CONSIGNE => Recopiez mot pour mot l'intégralité du texte sur le prix Nobel de chimie 2024 décerné pour Alphafold.

━━━━━ TEXTE FOURNI ━━━━━

Et à la fin, c’est l’intelligence artificielle qui gagne. Après avoir récompensé les bases théoriques derrière les réseaux de neurones, base fondamentale des IA modernes, avec le prix Nobel de physique mardi 8 octobre, ce mercredi, l’Académie du Suède récompense l’une des applications de ces réseaux de neurones : Alphafold, une IA conçue par Google DeepMind. John Jumper et Demis Hassabis, respectivement directeur et cofondateur de Google DeepMind, ont mis au point une IA capable de prédire la structure tridimensionnelle des protéines. Ils partagent leur prix Nobel de chimie 2024 avec David Baker, un scientifique américain travaillant depuis plus de trente ans sur cette question de la forme des protéines. Il a développé une méthode pour créer une protéine artificielle.
«Je ne suis pas surprise qu’ils soient récompensés mais je suis surprise que cela arrive aussi tôt, Alpha Fold date de seulement quatre ans», commente pour Libération Sophie Sacquin-Mora, directrice de recherche CNRS au Laboratoire de biochimie théorique. De fait, John Jumper, 39 ans, Demis Hassabis, 48 ans et David Baker, 62 ans, font drastiquement chuter la moyenne d’âge des lauréats 2024 qui s’établissait jusqu’à présent au-delà de 70 ans. Le prix Nobel prend d’ordinaire des dizaines d’années de recul pour être sûr de bien récompenser une avancée cruciale dans un secteur.

━━━━━ DONNÉES FOURNIES ━━━━━

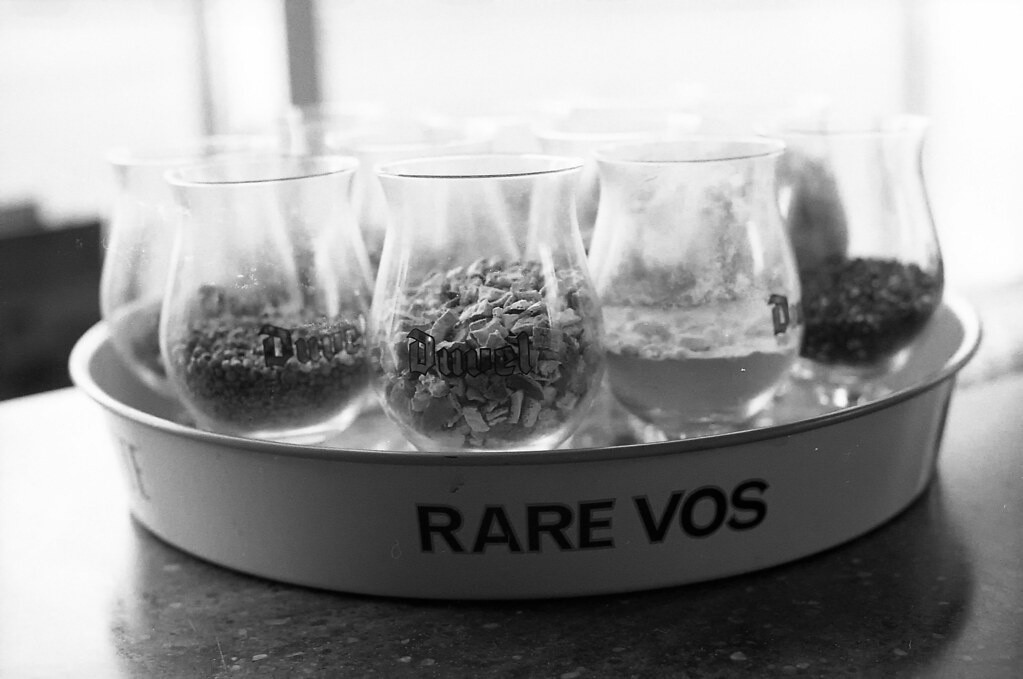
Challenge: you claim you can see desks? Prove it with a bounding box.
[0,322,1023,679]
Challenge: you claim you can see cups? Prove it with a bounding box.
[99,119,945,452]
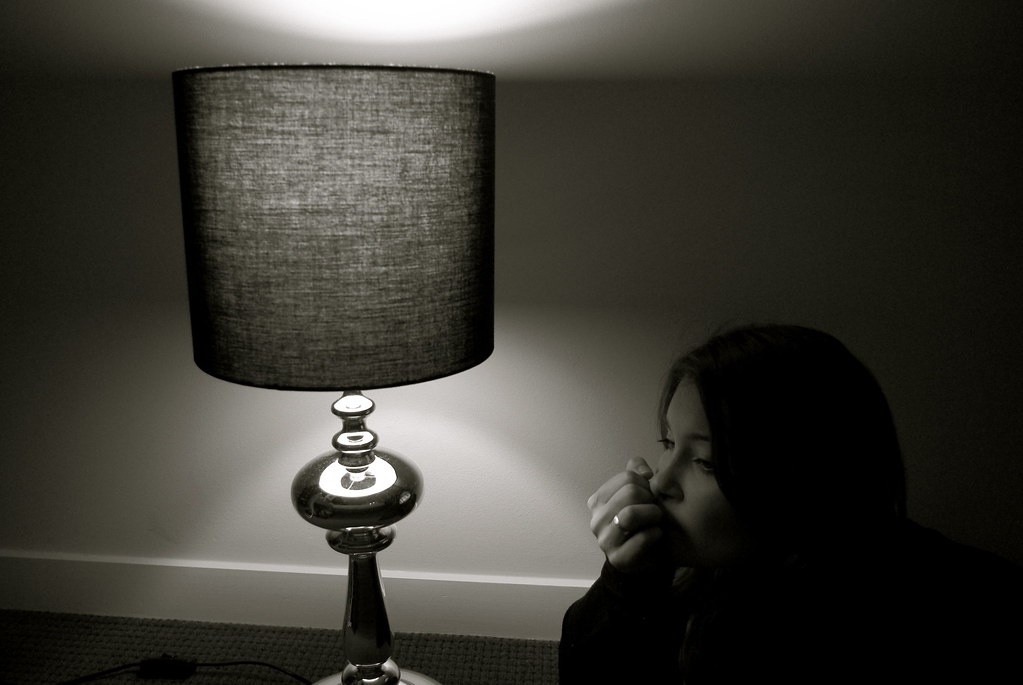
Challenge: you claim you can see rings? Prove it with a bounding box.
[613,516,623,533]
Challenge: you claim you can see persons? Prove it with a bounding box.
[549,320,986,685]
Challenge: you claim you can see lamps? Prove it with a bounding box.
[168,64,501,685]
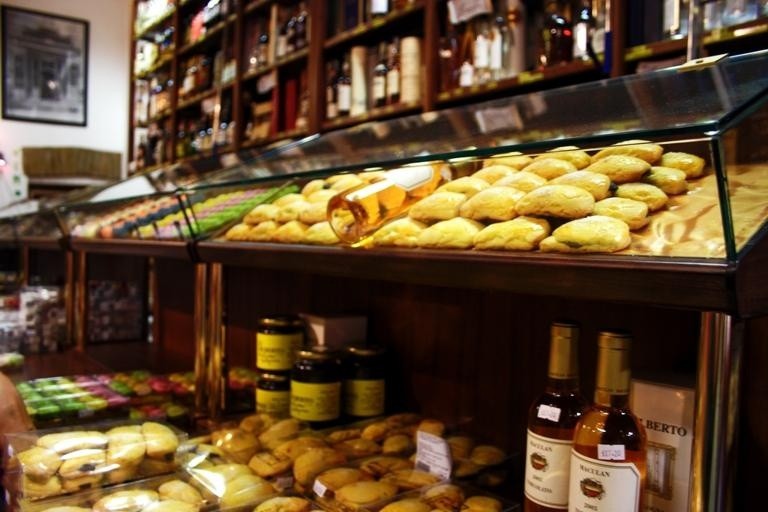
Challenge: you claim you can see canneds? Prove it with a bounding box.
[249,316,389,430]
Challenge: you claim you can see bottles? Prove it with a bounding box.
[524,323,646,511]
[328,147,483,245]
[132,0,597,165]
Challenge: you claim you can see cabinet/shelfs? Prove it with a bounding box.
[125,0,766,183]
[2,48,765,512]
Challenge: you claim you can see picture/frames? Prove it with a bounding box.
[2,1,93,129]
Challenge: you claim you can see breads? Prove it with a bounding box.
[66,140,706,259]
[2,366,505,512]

━━━━━
━━━━━ DONNÉES FOURNIES ━━━━━

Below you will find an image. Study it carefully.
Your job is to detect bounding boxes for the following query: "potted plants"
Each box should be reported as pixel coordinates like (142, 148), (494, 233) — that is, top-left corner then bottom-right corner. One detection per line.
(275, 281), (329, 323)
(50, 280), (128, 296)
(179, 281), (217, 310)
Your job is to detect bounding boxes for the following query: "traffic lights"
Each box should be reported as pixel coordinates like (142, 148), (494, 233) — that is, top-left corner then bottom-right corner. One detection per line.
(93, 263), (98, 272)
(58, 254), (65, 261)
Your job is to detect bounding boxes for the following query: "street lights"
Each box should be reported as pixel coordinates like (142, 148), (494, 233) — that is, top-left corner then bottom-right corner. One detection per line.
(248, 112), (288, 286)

━━━━━

RÉPONSE =>
Et à la fin, c’est l’intelligence artificielle qui gagne. Après avoir récompensé les bases théoriques derrière les réseaux de neurones, base fondamentale des IA modernes, avec le prix Nobel de physique mardi 8 octobre, ce mercredi, l’Académie du Suède récompense l’une des applications de ces réseaux de neurones : Alphafold, une IA conçue par Google DeepMind. John Jumper et Demis Hassabis, respectivement directeur et cofondateur de Google DeepMind, ont mis au point une IA capable de prédire la structure tridimensionnelle des protéines. Ils partagent leur prix Nobel de chimie 2024 avec David Baker, un scientifique américain travaillant depuis plus de trente ans sur cette question de la forme des protéines. Il a développé une méthode pour créer une protéine artificielle.
«Je ne suis pas surprise qu’ils soient récompensés mais je suis surprise que cela arrive aussi tôt, Alpha Fold date de seulement quatre ans», commente pour Libération Sophie Sacquin-Mora, directrice de recherche CNRS au Laboratoire de biochimie théorique. De fait, John Jumper, 39 ans, Demis Hassabis, 48 ans et David Baker, 62 ans, font drastiquement chuter la moyenne d’âge des lauréats 2024 qui s’établissait jusqu’à présent au-delà de 70 ans. Le prix Nobel prend d’ordinaire des dizaines d’années de recul pour être sûr de bien récompenser une avancée cruciale dans un secteur.